§ WRITTEN PROBLEM A
Reproduce word for word the part of the passage on the Iran nuclear negotiations that begins at "With regards to" and continues through "it was time-bound.".
§ WRITTEN PROBLEM B
Carry on writing the passage on the Iran nuclear negotiations, picking up after its final sentence.

§ PASSAGE TO READ
** START **
Einstein quipped, “politics is more difficult than physics.” As the deadline for a nuclear agreement between Iran and the P5+1 approaches with a host of issues unresolved, this observation seems especially prophetic. The Wilson Center Tuesday assembled a panel to disentangle some of these questions: Jon Wolfsthal of the Monterey Institute; Robert Litwak of the Wilson Center; Daryl Kimball, of the Arms Control Association; and Stephen Hadley of USIP, who moderated.

There are many reasons to be skeptical that such a deal can be successfully concluded: Iran has a long history of noncompliance, and there is considerable opposition among hardliners in both countries. Furthermore, America’s track record for negotiating similar deals has not been stellar: in 2003, for instance, the six-party talks with North Korea broke down. Nonetheless, the panelists agreed that the circumstances surrounding the current round of negotiations warrant a measure of cautious optimism.

With regards to a timeline, Wolfsthal contended that only a long-term deal should be on the table. This would reduce Iran’s break-out capability, as well as provide space for confidence building measures that could further dissuade Tehran from seeking the bomb. Nonetheless, the US must remember that, unlike Iraq, Iran is not a vanquished state: negotiators therefore cannot impose permanent limits on the Iranian nuclear program. Even the Iraqi sanctions regime lasted seventeen years—that is, it was time-bound.

Kimball pointed out that Russia’s cooperation is crucial to the long-term success of any accord. They have agreed to supply Iran’s Bushehr reactor with fissile material until 2021; if the agreement is not renewed, Iran could be justified in their demands for expanding the number of centrifuges. In the longer run, if Iran can demonstrate a need for indigenously produced nuclear power, there might be an opening to phase out first generation centrifuges and replace them with a smaller number of more efficient IR-2M centrifuges.

Litwak noted that the challenges underlying the nuclear agreement speak to larger questions facing Iran.  As Kissinger once asked, “Does Iran want to be a nation or a cause?” Hardliners in both countries remain one of the primary obstacles to the success of negotiations. Conservatives in Tehran want to develop Iran’s nuclear capacity in order to solidify their country’s standing as a regional power and ensure regime survival. By disarming, Iran might leave itself vulnerable to regime change.

It remains to be seen if President Rouhani is able to sell a deal to Tehran, as ultimately it is up to the Supreme Leader to weigh the cost of alienating hardliners in Tehran against the economic pain caused by sanctions. President Obama’s two-track strategy, combining pressure and outreach, only sharpens the choice. The cycle of reformist and reactionary presidents who have come to power over the years may reflect shifts in Khameini’s willingness to oppose hardliners in Tehran. Tellingly, in last few weeks, Khameini has openly tried to quell dissent over the nuclear deal.
** END **
§ GIVEN ENTRIES
** START **
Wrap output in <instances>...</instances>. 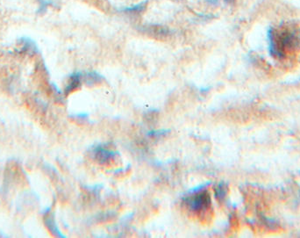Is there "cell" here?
Listing matches in <instances>:
<instances>
[{
  "instance_id": "cell-1",
  "label": "cell",
  "mask_w": 300,
  "mask_h": 238,
  "mask_svg": "<svg viewBox=\"0 0 300 238\" xmlns=\"http://www.w3.org/2000/svg\"><path fill=\"white\" fill-rule=\"evenodd\" d=\"M269 51L272 57L283 59L300 48V32L295 29H271L268 31Z\"/></svg>"
},
{
  "instance_id": "cell-2",
  "label": "cell",
  "mask_w": 300,
  "mask_h": 238,
  "mask_svg": "<svg viewBox=\"0 0 300 238\" xmlns=\"http://www.w3.org/2000/svg\"><path fill=\"white\" fill-rule=\"evenodd\" d=\"M206 200H208V197L205 198L204 194H200V195L194 197L191 202H189V206L192 207V209L200 210L202 207H204V205L207 203Z\"/></svg>"
},
{
  "instance_id": "cell-3",
  "label": "cell",
  "mask_w": 300,
  "mask_h": 238,
  "mask_svg": "<svg viewBox=\"0 0 300 238\" xmlns=\"http://www.w3.org/2000/svg\"><path fill=\"white\" fill-rule=\"evenodd\" d=\"M147 4H148V0H145L140 4H134V5L128 6V7H124V8L120 10V12H126V13H139V12L144 11Z\"/></svg>"
},
{
  "instance_id": "cell-4",
  "label": "cell",
  "mask_w": 300,
  "mask_h": 238,
  "mask_svg": "<svg viewBox=\"0 0 300 238\" xmlns=\"http://www.w3.org/2000/svg\"><path fill=\"white\" fill-rule=\"evenodd\" d=\"M46 225L48 227V230H50L52 233H54V234H57L58 236H60V237H63V236L60 234V231L57 230L56 223H55V221H54V219H53L52 217L48 216V217L46 218Z\"/></svg>"
},
{
  "instance_id": "cell-5",
  "label": "cell",
  "mask_w": 300,
  "mask_h": 238,
  "mask_svg": "<svg viewBox=\"0 0 300 238\" xmlns=\"http://www.w3.org/2000/svg\"><path fill=\"white\" fill-rule=\"evenodd\" d=\"M37 1H40V0H37Z\"/></svg>"
}]
</instances>
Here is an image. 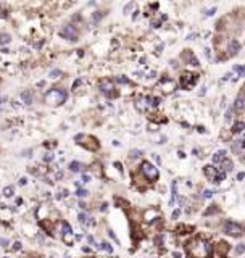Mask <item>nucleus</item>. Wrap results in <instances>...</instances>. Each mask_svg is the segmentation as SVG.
I'll return each mask as SVG.
<instances>
[{
  "mask_svg": "<svg viewBox=\"0 0 245 258\" xmlns=\"http://www.w3.org/2000/svg\"><path fill=\"white\" fill-rule=\"evenodd\" d=\"M186 252L190 258H210L213 253V245L210 242H205L200 237H197L186 244Z\"/></svg>",
  "mask_w": 245,
  "mask_h": 258,
  "instance_id": "f257e3e1",
  "label": "nucleus"
},
{
  "mask_svg": "<svg viewBox=\"0 0 245 258\" xmlns=\"http://www.w3.org/2000/svg\"><path fill=\"white\" fill-rule=\"evenodd\" d=\"M68 99V94L61 89H53V91L47 92L45 95V103L47 105H53V106H58V105H63Z\"/></svg>",
  "mask_w": 245,
  "mask_h": 258,
  "instance_id": "f03ea898",
  "label": "nucleus"
},
{
  "mask_svg": "<svg viewBox=\"0 0 245 258\" xmlns=\"http://www.w3.org/2000/svg\"><path fill=\"white\" fill-rule=\"evenodd\" d=\"M74 141L82 145V147H85L87 150H92V152H95V150L100 149V144L97 142L95 137H90V136H85V134H77V136L74 137Z\"/></svg>",
  "mask_w": 245,
  "mask_h": 258,
  "instance_id": "7ed1b4c3",
  "label": "nucleus"
},
{
  "mask_svg": "<svg viewBox=\"0 0 245 258\" xmlns=\"http://www.w3.org/2000/svg\"><path fill=\"white\" fill-rule=\"evenodd\" d=\"M140 171H142V174H144V177H145L149 182H153V181L158 177V170H157V168L153 166L152 163H149V161H142Z\"/></svg>",
  "mask_w": 245,
  "mask_h": 258,
  "instance_id": "20e7f679",
  "label": "nucleus"
},
{
  "mask_svg": "<svg viewBox=\"0 0 245 258\" xmlns=\"http://www.w3.org/2000/svg\"><path fill=\"white\" fill-rule=\"evenodd\" d=\"M197 76L192 74V73H184V74L181 76V87L182 89H193L197 84Z\"/></svg>",
  "mask_w": 245,
  "mask_h": 258,
  "instance_id": "39448f33",
  "label": "nucleus"
},
{
  "mask_svg": "<svg viewBox=\"0 0 245 258\" xmlns=\"http://www.w3.org/2000/svg\"><path fill=\"white\" fill-rule=\"evenodd\" d=\"M224 232L229 234V235H234V237H240L242 232H243V228L237 223H232V221H227L226 223V228H224Z\"/></svg>",
  "mask_w": 245,
  "mask_h": 258,
  "instance_id": "423d86ee",
  "label": "nucleus"
},
{
  "mask_svg": "<svg viewBox=\"0 0 245 258\" xmlns=\"http://www.w3.org/2000/svg\"><path fill=\"white\" fill-rule=\"evenodd\" d=\"M61 36L68 41H76L77 39V29L73 24H66L63 29H61Z\"/></svg>",
  "mask_w": 245,
  "mask_h": 258,
  "instance_id": "0eeeda50",
  "label": "nucleus"
},
{
  "mask_svg": "<svg viewBox=\"0 0 245 258\" xmlns=\"http://www.w3.org/2000/svg\"><path fill=\"white\" fill-rule=\"evenodd\" d=\"M100 89H102V92H103L106 97H118L119 95V92H111V91H115V89L111 87V82H108V81L105 84H102Z\"/></svg>",
  "mask_w": 245,
  "mask_h": 258,
  "instance_id": "6e6552de",
  "label": "nucleus"
},
{
  "mask_svg": "<svg viewBox=\"0 0 245 258\" xmlns=\"http://www.w3.org/2000/svg\"><path fill=\"white\" fill-rule=\"evenodd\" d=\"M219 173V170L218 168H214V166H205V174H207V177L210 179L211 182H214V177H216V174Z\"/></svg>",
  "mask_w": 245,
  "mask_h": 258,
  "instance_id": "1a4fd4ad",
  "label": "nucleus"
},
{
  "mask_svg": "<svg viewBox=\"0 0 245 258\" xmlns=\"http://www.w3.org/2000/svg\"><path fill=\"white\" fill-rule=\"evenodd\" d=\"M61 231H63V235L66 237V244H73V239H71V228L68 223H61Z\"/></svg>",
  "mask_w": 245,
  "mask_h": 258,
  "instance_id": "9d476101",
  "label": "nucleus"
},
{
  "mask_svg": "<svg viewBox=\"0 0 245 258\" xmlns=\"http://www.w3.org/2000/svg\"><path fill=\"white\" fill-rule=\"evenodd\" d=\"M160 84H161V86H164V92H173V91H174V87H176L174 81L168 79V77H163Z\"/></svg>",
  "mask_w": 245,
  "mask_h": 258,
  "instance_id": "9b49d317",
  "label": "nucleus"
},
{
  "mask_svg": "<svg viewBox=\"0 0 245 258\" xmlns=\"http://www.w3.org/2000/svg\"><path fill=\"white\" fill-rule=\"evenodd\" d=\"M227 252H229V244H227V242H219V244H218V255H221L223 258H226Z\"/></svg>",
  "mask_w": 245,
  "mask_h": 258,
  "instance_id": "f8f14e48",
  "label": "nucleus"
},
{
  "mask_svg": "<svg viewBox=\"0 0 245 258\" xmlns=\"http://www.w3.org/2000/svg\"><path fill=\"white\" fill-rule=\"evenodd\" d=\"M155 216H158V213L155 211V208H150V210L144 211V220L147 223H152L153 220H155Z\"/></svg>",
  "mask_w": 245,
  "mask_h": 258,
  "instance_id": "ddd939ff",
  "label": "nucleus"
},
{
  "mask_svg": "<svg viewBox=\"0 0 245 258\" xmlns=\"http://www.w3.org/2000/svg\"><path fill=\"white\" fill-rule=\"evenodd\" d=\"M234 110H236V111H242V110H243V92H240V94H239V97L236 99Z\"/></svg>",
  "mask_w": 245,
  "mask_h": 258,
  "instance_id": "4468645a",
  "label": "nucleus"
},
{
  "mask_svg": "<svg viewBox=\"0 0 245 258\" xmlns=\"http://www.w3.org/2000/svg\"><path fill=\"white\" fill-rule=\"evenodd\" d=\"M70 170L76 173V171H84L85 168H84L82 163H79V161H71V163H70Z\"/></svg>",
  "mask_w": 245,
  "mask_h": 258,
  "instance_id": "2eb2a0df",
  "label": "nucleus"
},
{
  "mask_svg": "<svg viewBox=\"0 0 245 258\" xmlns=\"http://www.w3.org/2000/svg\"><path fill=\"white\" fill-rule=\"evenodd\" d=\"M176 232H178V234H189V232H193V228H192V226H184V224H181V226L176 229Z\"/></svg>",
  "mask_w": 245,
  "mask_h": 258,
  "instance_id": "dca6fc26",
  "label": "nucleus"
},
{
  "mask_svg": "<svg viewBox=\"0 0 245 258\" xmlns=\"http://www.w3.org/2000/svg\"><path fill=\"white\" fill-rule=\"evenodd\" d=\"M224 158H226V152L224 150H219V152H216L213 155V163H219V161L224 160Z\"/></svg>",
  "mask_w": 245,
  "mask_h": 258,
  "instance_id": "f3484780",
  "label": "nucleus"
},
{
  "mask_svg": "<svg viewBox=\"0 0 245 258\" xmlns=\"http://www.w3.org/2000/svg\"><path fill=\"white\" fill-rule=\"evenodd\" d=\"M21 99H23V102H24L26 105H31L32 103V95H31V92H23L21 94Z\"/></svg>",
  "mask_w": 245,
  "mask_h": 258,
  "instance_id": "a211bd4d",
  "label": "nucleus"
},
{
  "mask_svg": "<svg viewBox=\"0 0 245 258\" xmlns=\"http://www.w3.org/2000/svg\"><path fill=\"white\" fill-rule=\"evenodd\" d=\"M245 127V123H242V121H237L234 126H232V132L234 134H239V132H242V129Z\"/></svg>",
  "mask_w": 245,
  "mask_h": 258,
  "instance_id": "6ab92c4d",
  "label": "nucleus"
},
{
  "mask_svg": "<svg viewBox=\"0 0 245 258\" xmlns=\"http://www.w3.org/2000/svg\"><path fill=\"white\" fill-rule=\"evenodd\" d=\"M239 48H240V44H239L237 41H232V42H231V45H229L231 53H232V55H236V53L239 52Z\"/></svg>",
  "mask_w": 245,
  "mask_h": 258,
  "instance_id": "aec40b11",
  "label": "nucleus"
},
{
  "mask_svg": "<svg viewBox=\"0 0 245 258\" xmlns=\"http://www.w3.org/2000/svg\"><path fill=\"white\" fill-rule=\"evenodd\" d=\"M41 228H44L45 231H47V234H52V231H53V226H50V223L45 221V220L41 221Z\"/></svg>",
  "mask_w": 245,
  "mask_h": 258,
  "instance_id": "412c9836",
  "label": "nucleus"
},
{
  "mask_svg": "<svg viewBox=\"0 0 245 258\" xmlns=\"http://www.w3.org/2000/svg\"><path fill=\"white\" fill-rule=\"evenodd\" d=\"M218 210H219V206L218 205H211L210 208L205 211V216H210V215H214V213H218Z\"/></svg>",
  "mask_w": 245,
  "mask_h": 258,
  "instance_id": "4be33fe9",
  "label": "nucleus"
},
{
  "mask_svg": "<svg viewBox=\"0 0 245 258\" xmlns=\"http://www.w3.org/2000/svg\"><path fill=\"white\" fill-rule=\"evenodd\" d=\"M77 220H79V223L81 224H84V226H87L89 224V218H87V215H85V213H79V216H77Z\"/></svg>",
  "mask_w": 245,
  "mask_h": 258,
  "instance_id": "5701e85b",
  "label": "nucleus"
},
{
  "mask_svg": "<svg viewBox=\"0 0 245 258\" xmlns=\"http://www.w3.org/2000/svg\"><path fill=\"white\" fill-rule=\"evenodd\" d=\"M99 247H100V249H103V250H106L108 253H111V252H113V247H111L110 244H108V242H102Z\"/></svg>",
  "mask_w": 245,
  "mask_h": 258,
  "instance_id": "b1692460",
  "label": "nucleus"
},
{
  "mask_svg": "<svg viewBox=\"0 0 245 258\" xmlns=\"http://www.w3.org/2000/svg\"><path fill=\"white\" fill-rule=\"evenodd\" d=\"M3 195H5V197H11V195H13V187H11V186L5 187L3 189Z\"/></svg>",
  "mask_w": 245,
  "mask_h": 258,
  "instance_id": "393cba45",
  "label": "nucleus"
},
{
  "mask_svg": "<svg viewBox=\"0 0 245 258\" xmlns=\"http://www.w3.org/2000/svg\"><path fill=\"white\" fill-rule=\"evenodd\" d=\"M10 42V36L8 34H2L0 36V44H2V45H5V44H8Z\"/></svg>",
  "mask_w": 245,
  "mask_h": 258,
  "instance_id": "a878e982",
  "label": "nucleus"
},
{
  "mask_svg": "<svg viewBox=\"0 0 245 258\" xmlns=\"http://www.w3.org/2000/svg\"><path fill=\"white\" fill-rule=\"evenodd\" d=\"M132 8H134V2L128 3L126 7H124V10H123V12H124V15H129V12H131V10H132Z\"/></svg>",
  "mask_w": 245,
  "mask_h": 258,
  "instance_id": "bb28decb",
  "label": "nucleus"
},
{
  "mask_svg": "<svg viewBox=\"0 0 245 258\" xmlns=\"http://www.w3.org/2000/svg\"><path fill=\"white\" fill-rule=\"evenodd\" d=\"M234 70L239 73V77H242L243 76V73H245V70H243V66H240V65H237V66H234Z\"/></svg>",
  "mask_w": 245,
  "mask_h": 258,
  "instance_id": "cd10ccee",
  "label": "nucleus"
},
{
  "mask_svg": "<svg viewBox=\"0 0 245 258\" xmlns=\"http://www.w3.org/2000/svg\"><path fill=\"white\" fill-rule=\"evenodd\" d=\"M63 73H61L60 70H53V71H50V77H60Z\"/></svg>",
  "mask_w": 245,
  "mask_h": 258,
  "instance_id": "c85d7f7f",
  "label": "nucleus"
},
{
  "mask_svg": "<svg viewBox=\"0 0 245 258\" xmlns=\"http://www.w3.org/2000/svg\"><path fill=\"white\" fill-rule=\"evenodd\" d=\"M102 16H103V13H102V12H95V13H94V21H95V23H99Z\"/></svg>",
  "mask_w": 245,
  "mask_h": 258,
  "instance_id": "c756f323",
  "label": "nucleus"
},
{
  "mask_svg": "<svg viewBox=\"0 0 245 258\" xmlns=\"http://www.w3.org/2000/svg\"><path fill=\"white\" fill-rule=\"evenodd\" d=\"M76 195H77V197H85V195H87V190H84V189H77Z\"/></svg>",
  "mask_w": 245,
  "mask_h": 258,
  "instance_id": "7c9ffc66",
  "label": "nucleus"
},
{
  "mask_svg": "<svg viewBox=\"0 0 245 258\" xmlns=\"http://www.w3.org/2000/svg\"><path fill=\"white\" fill-rule=\"evenodd\" d=\"M116 82H121V84H129V79H126L124 76H119V77H116Z\"/></svg>",
  "mask_w": 245,
  "mask_h": 258,
  "instance_id": "2f4dec72",
  "label": "nucleus"
},
{
  "mask_svg": "<svg viewBox=\"0 0 245 258\" xmlns=\"http://www.w3.org/2000/svg\"><path fill=\"white\" fill-rule=\"evenodd\" d=\"M140 155H142L140 150H132V152H131V156H132V158H137V156H140Z\"/></svg>",
  "mask_w": 245,
  "mask_h": 258,
  "instance_id": "473e14b6",
  "label": "nucleus"
},
{
  "mask_svg": "<svg viewBox=\"0 0 245 258\" xmlns=\"http://www.w3.org/2000/svg\"><path fill=\"white\" fill-rule=\"evenodd\" d=\"M236 252H237L239 255L243 253V245H242V244H239V245H237V249H236Z\"/></svg>",
  "mask_w": 245,
  "mask_h": 258,
  "instance_id": "72a5a7b5",
  "label": "nucleus"
},
{
  "mask_svg": "<svg viewBox=\"0 0 245 258\" xmlns=\"http://www.w3.org/2000/svg\"><path fill=\"white\" fill-rule=\"evenodd\" d=\"M211 195H213L211 190H205V192H203V197H205V199H210Z\"/></svg>",
  "mask_w": 245,
  "mask_h": 258,
  "instance_id": "f704fd0d",
  "label": "nucleus"
},
{
  "mask_svg": "<svg viewBox=\"0 0 245 258\" xmlns=\"http://www.w3.org/2000/svg\"><path fill=\"white\" fill-rule=\"evenodd\" d=\"M0 245H2V247H7V245H8V240L3 239V237H0Z\"/></svg>",
  "mask_w": 245,
  "mask_h": 258,
  "instance_id": "c9c22d12",
  "label": "nucleus"
},
{
  "mask_svg": "<svg viewBox=\"0 0 245 258\" xmlns=\"http://www.w3.org/2000/svg\"><path fill=\"white\" fill-rule=\"evenodd\" d=\"M214 12H216V8H210L208 12H207V15H208V16H213V15H214Z\"/></svg>",
  "mask_w": 245,
  "mask_h": 258,
  "instance_id": "e433bc0d",
  "label": "nucleus"
},
{
  "mask_svg": "<svg viewBox=\"0 0 245 258\" xmlns=\"http://www.w3.org/2000/svg\"><path fill=\"white\" fill-rule=\"evenodd\" d=\"M179 215H181V210H176V211L173 213V218H174V220H176V218H178Z\"/></svg>",
  "mask_w": 245,
  "mask_h": 258,
  "instance_id": "4c0bfd02",
  "label": "nucleus"
},
{
  "mask_svg": "<svg viewBox=\"0 0 245 258\" xmlns=\"http://www.w3.org/2000/svg\"><path fill=\"white\" fill-rule=\"evenodd\" d=\"M81 181H82V182H89V181H90V177L84 174V176H82V179H81Z\"/></svg>",
  "mask_w": 245,
  "mask_h": 258,
  "instance_id": "58836bf2",
  "label": "nucleus"
},
{
  "mask_svg": "<svg viewBox=\"0 0 245 258\" xmlns=\"http://www.w3.org/2000/svg\"><path fill=\"white\" fill-rule=\"evenodd\" d=\"M243 177H245V174H243V173H239V174H237V179H239V181H242Z\"/></svg>",
  "mask_w": 245,
  "mask_h": 258,
  "instance_id": "ea45409f",
  "label": "nucleus"
},
{
  "mask_svg": "<svg viewBox=\"0 0 245 258\" xmlns=\"http://www.w3.org/2000/svg\"><path fill=\"white\" fill-rule=\"evenodd\" d=\"M21 249V244L20 242H15V250H20Z\"/></svg>",
  "mask_w": 245,
  "mask_h": 258,
  "instance_id": "a19ab883",
  "label": "nucleus"
},
{
  "mask_svg": "<svg viewBox=\"0 0 245 258\" xmlns=\"http://www.w3.org/2000/svg\"><path fill=\"white\" fill-rule=\"evenodd\" d=\"M115 168H118V170H119V171H121V173H123V168H121V163H115Z\"/></svg>",
  "mask_w": 245,
  "mask_h": 258,
  "instance_id": "79ce46f5",
  "label": "nucleus"
},
{
  "mask_svg": "<svg viewBox=\"0 0 245 258\" xmlns=\"http://www.w3.org/2000/svg\"><path fill=\"white\" fill-rule=\"evenodd\" d=\"M106 206H108V205H106V203H103V205H102V208H100V210H102V211H106Z\"/></svg>",
  "mask_w": 245,
  "mask_h": 258,
  "instance_id": "37998d69",
  "label": "nucleus"
},
{
  "mask_svg": "<svg viewBox=\"0 0 245 258\" xmlns=\"http://www.w3.org/2000/svg\"><path fill=\"white\" fill-rule=\"evenodd\" d=\"M45 160H47V161H49V160H53V155H47V156H45Z\"/></svg>",
  "mask_w": 245,
  "mask_h": 258,
  "instance_id": "c03bdc74",
  "label": "nucleus"
},
{
  "mask_svg": "<svg viewBox=\"0 0 245 258\" xmlns=\"http://www.w3.org/2000/svg\"><path fill=\"white\" fill-rule=\"evenodd\" d=\"M192 39H195V34H190L189 37H187V41H192Z\"/></svg>",
  "mask_w": 245,
  "mask_h": 258,
  "instance_id": "a18cd8bd",
  "label": "nucleus"
},
{
  "mask_svg": "<svg viewBox=\"0 0 245 258\" xmlns=\"http://www.w3.org/2000/svg\"><path fill=\"white\" fill-rule=\"evenodd\" d=\"M20 184H26V177H21V179H20Z\"/></svg>",
  "mask_w": 245,
  "mask_h": 258,
  "instance_id": "49530a36",
  "label": "nucleus"
},
{
  "mask_svg": "<svg viewBox=\"0 0 245 258\" xmlns=\"http://www.w3.org/2000/svg\"><path fill=\"white\" fill-rule=\"evenodd\" d=\"M2 102H5V97H0V103H2Z\"/></svg>",
  "mask_w": 245,
  "mask_h": 258,
  "instance_id": "de8ad7c7",
  "label": "nucleus"
},
{
  "mask_svg": "<svg viewBox=\"0 0 245 258\" xmlns=\"http://www.w3.org/2000/svg\"><path fill=\"white\" fill-rule=\"evenodd\" d=\"M5 258H7V256H5Z\"/></svg>",
  "mask_w": 245,
  "mask_h": 258,
  "instance_id": "09e8293b",
  "label": "nucleus"
}]
</instances>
** END **
§ RIGHT ANSWER A
With regards to a timeline, Wolfsthal contended that only a long-term deal should be on the table. This would reduce Iran’s break-out capability, as well as provide space for confidence building measures that could further dissuade Tehran from seeking the bomb. Nonetheless, the US must remember that, unlike Iraq, Iran is not a vanquished state: negotiators therefore cannot impose permanent limits on the Iranian nuclear program. Even the Iraqi sanctions regime lasted seventeen years—that is, it was time-bound.

§ RIGHT ANSWER B
There is also considerable opposition to a deal in the United States.  Democrats and Republicans alike are demanding that sanctions relief be conditioned on Iran’s compliance on issues like human rights. The president must find leaders on both sides of the aisle who are willing to sell the deal to their respective parties. Negotiators, and Congress, must disentangle successive tranches of sanctions.  Human rights issues will not go away even if nuclear issue is resolved.

Litwak emphasized that the Iranian nuclear program was not designed in response to a perceived existential threat, as is the case with Pakistan and Israel. Ultimately, Iran is not intent on building a nuclear weapon; they only want to demonstrate the ability to create a nuclear weapon. They are well aware that any move towards actual weaponization could lead to a regional and international conflagration.

Any agreement with broad international support will be distasteful to Israel, which will press its US ally for vigorous verification of compliance and other assurances. There must be mechanisms embedded within any agreement to ensure compliance, including snapback sanctions and even authorization of force if Iran does break-out.

The US doesn’t trust Iran or Russia, but is nonetheless able to conclude deals with them. In order for these negotiations to succeed, they must be based on verification, not trust. It is important to keep in mind what will happen in the absence of any deal at all: we will be unable to verify Iran’s enrichment capacity; enrichment could continue; and without additional inspections, Iran could expand its capacity in secret.

There is a crucial difference between the failed talks with North Korea and current negotiations: a large portion of Iranian society wants to rejoin the international community. This desire provides negotiators with levers that were unavailable with North Korea. Arriving at an agreement will not be easy.  It will have to be flexible enough to allow for Iran’s growing energy needs and satisfy the country’s hardliners, yet tough enough to persuade a skeptical Congress that Iran’s break-out capacity has been eliminated.

Nonetheless, the panelists agreed, the best time for a nuclear deal is now.  Rouhani’s election was a clear signal that Iranians are prepared to negotiate.